TASK PROMPT → An exact transcription of the entries is required, with none of the pictures carried over.

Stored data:
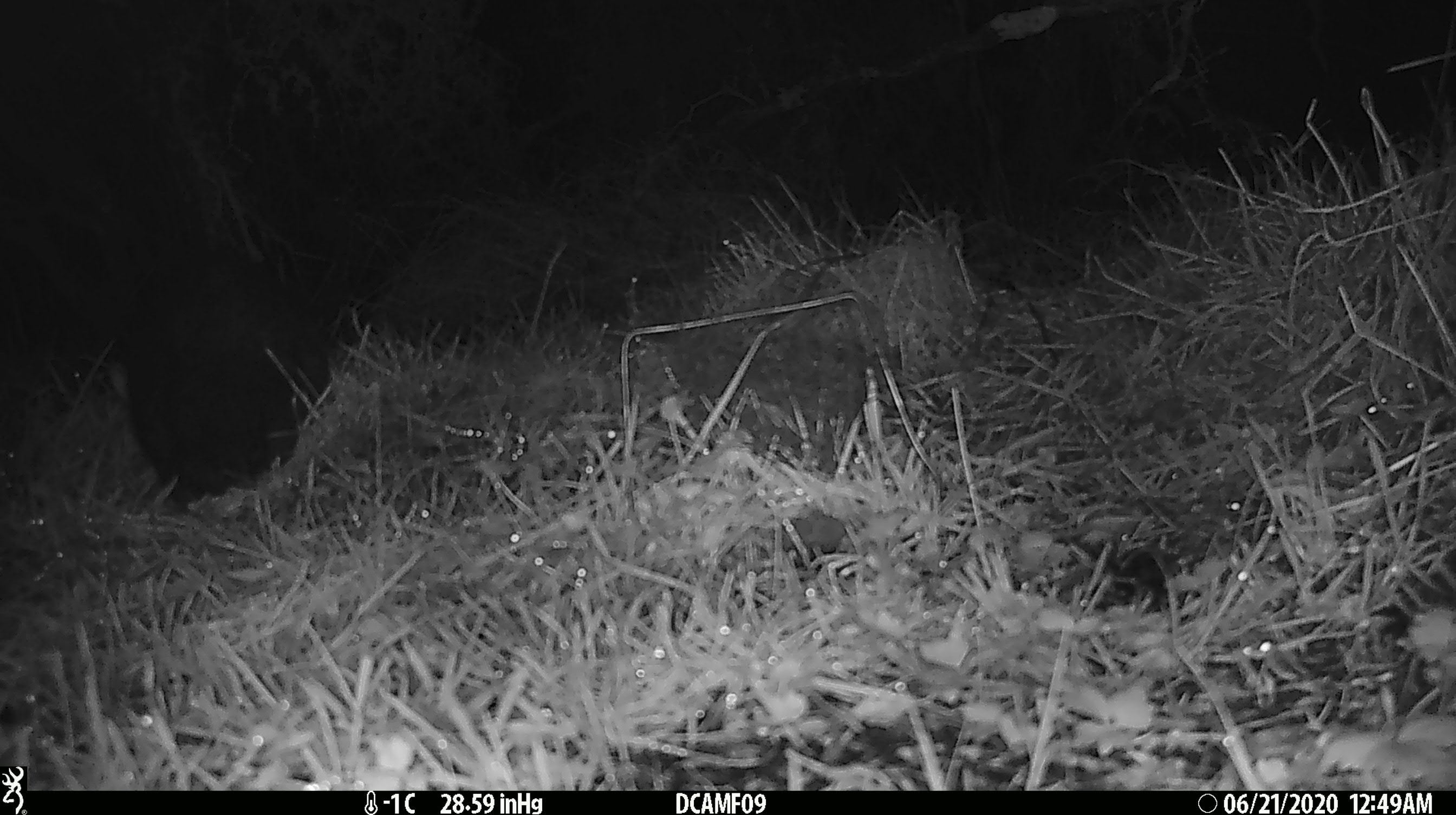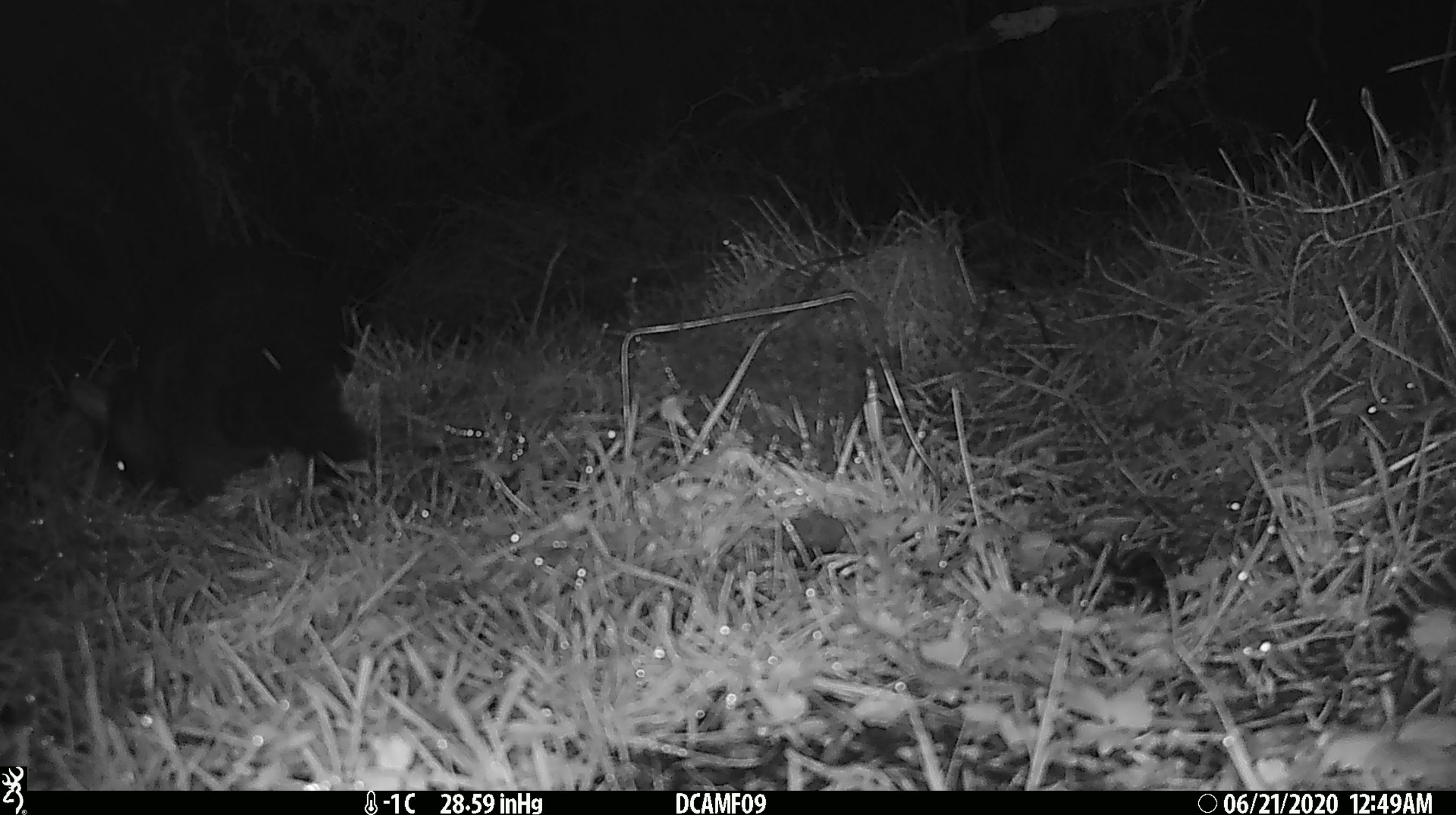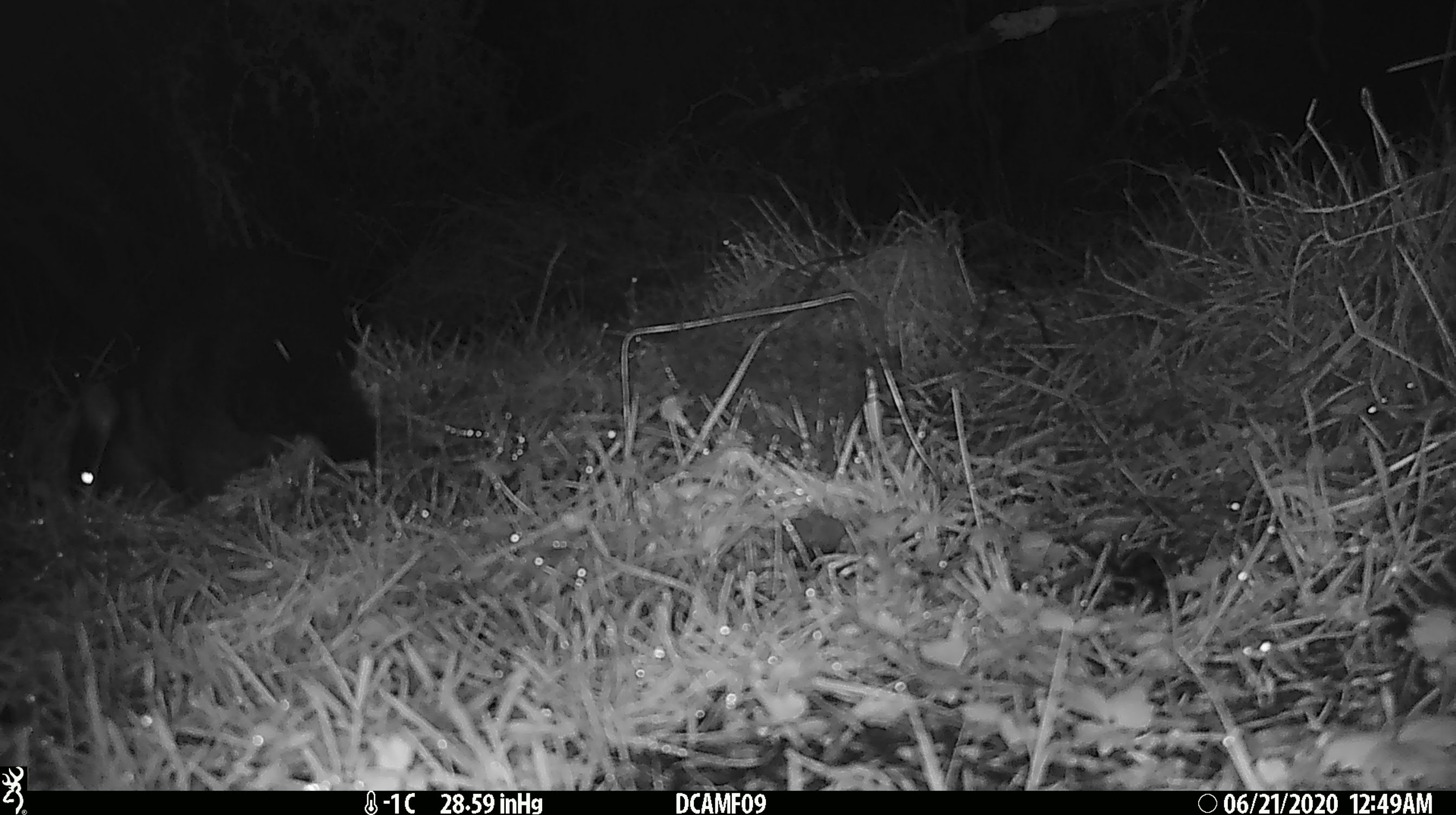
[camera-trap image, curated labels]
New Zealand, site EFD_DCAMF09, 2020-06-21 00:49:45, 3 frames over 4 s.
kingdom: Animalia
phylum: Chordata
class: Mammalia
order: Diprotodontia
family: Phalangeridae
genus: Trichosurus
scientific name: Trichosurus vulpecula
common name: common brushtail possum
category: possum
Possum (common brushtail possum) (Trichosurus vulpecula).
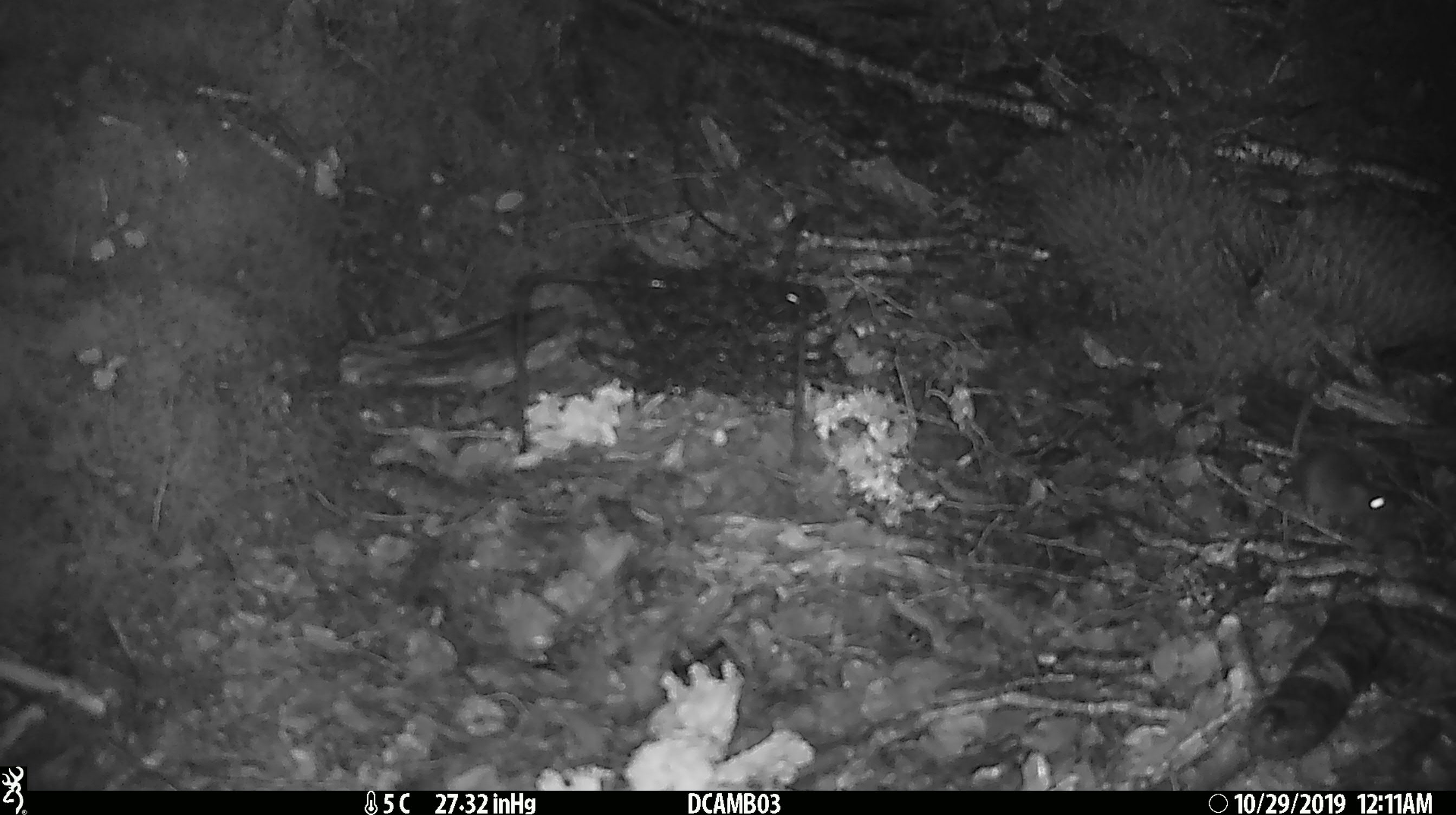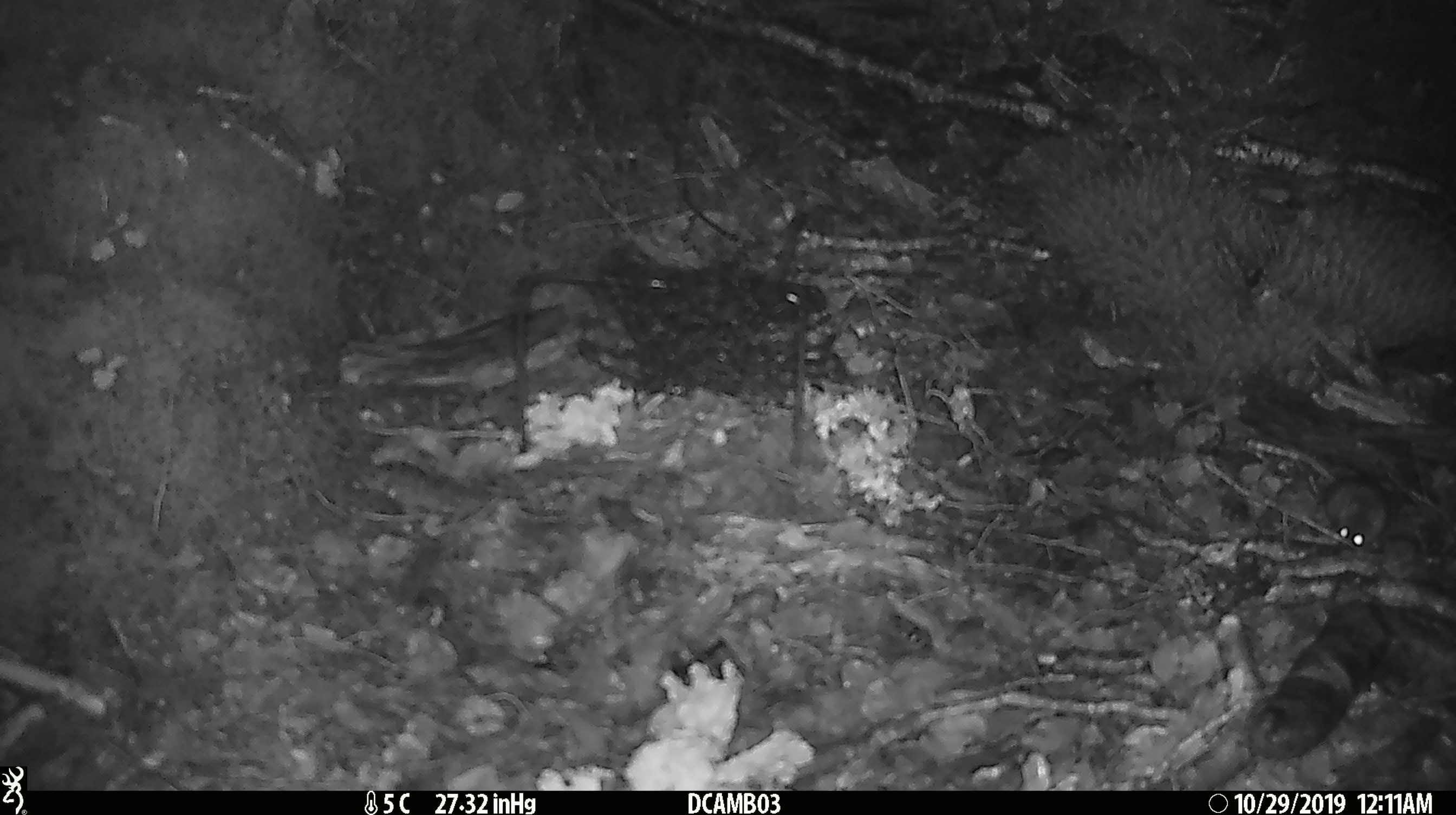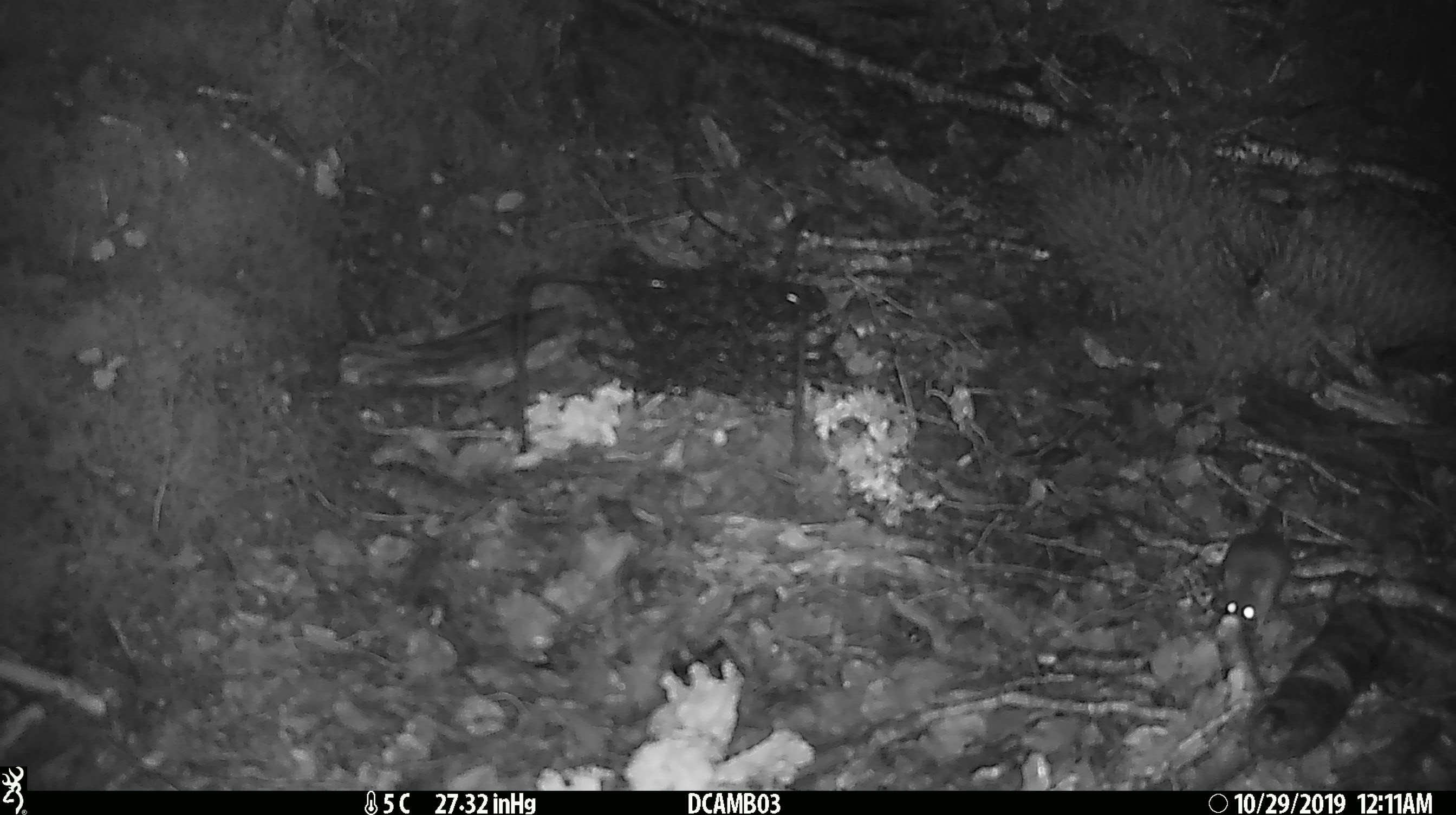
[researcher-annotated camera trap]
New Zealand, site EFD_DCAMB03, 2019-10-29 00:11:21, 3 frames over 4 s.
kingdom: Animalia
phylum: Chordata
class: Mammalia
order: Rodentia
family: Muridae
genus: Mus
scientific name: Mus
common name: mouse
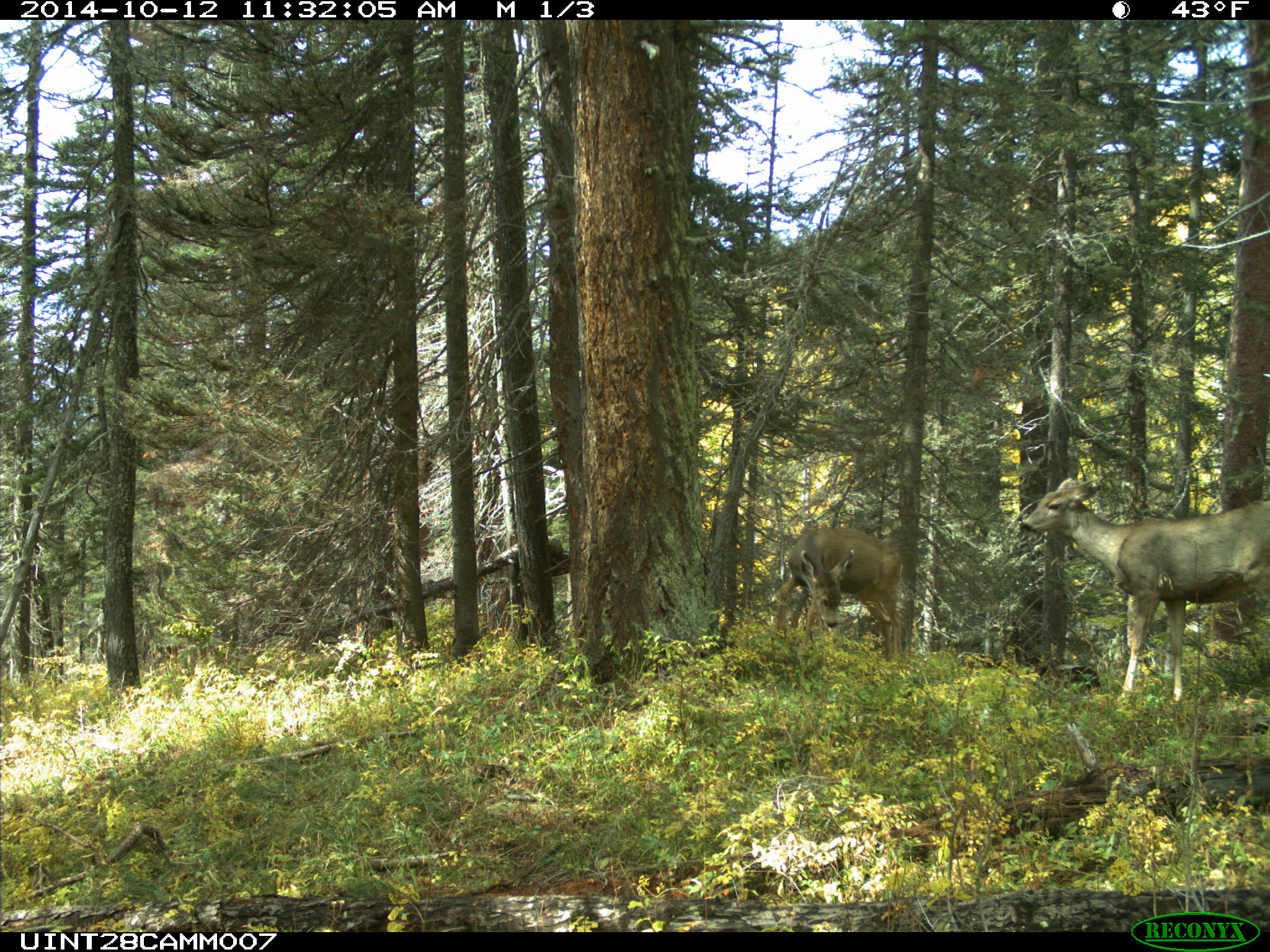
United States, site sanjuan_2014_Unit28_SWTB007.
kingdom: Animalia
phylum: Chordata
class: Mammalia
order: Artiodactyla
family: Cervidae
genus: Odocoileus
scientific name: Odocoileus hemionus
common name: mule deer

ANSWER AREA →
[camera-trap image, curated labels]
New Zealand, site EFD_DCAMF09, 2020-06-21 00:49:45, 3 frames over 4 s.
kingdom: Animalia
phylum: Chordata
class: Mammalia
order: Diprotodontia
family: Phalangeridae
genus: Trichosurus
scientific name: Trichosurus vulpecula
common name: common brushtail possum
category: possum
Possum (common brushtail possum) (Trichosurus vulpecula).
[researcher-annotated camera trap]
New Zealand, site EFD_DCAMB03, 2019-10-29 00:11:21, 3 frames over 4 s.
kingdom: Animalia
phylum: Chordata
class: Mammalia
order: Rodentia
family: Muridae
genus: Mus
scientific name: Mus
common name: mouse
United States, site sanjuan_2014_Unit28_SWTB007.
kingdom: Animalia
phylum: Chordata
class: Mammalia
order: Artiodactyla
family: Cervidae
genus: Odocoileus
scientific name: Odocoileus hemionus
common name: mule deer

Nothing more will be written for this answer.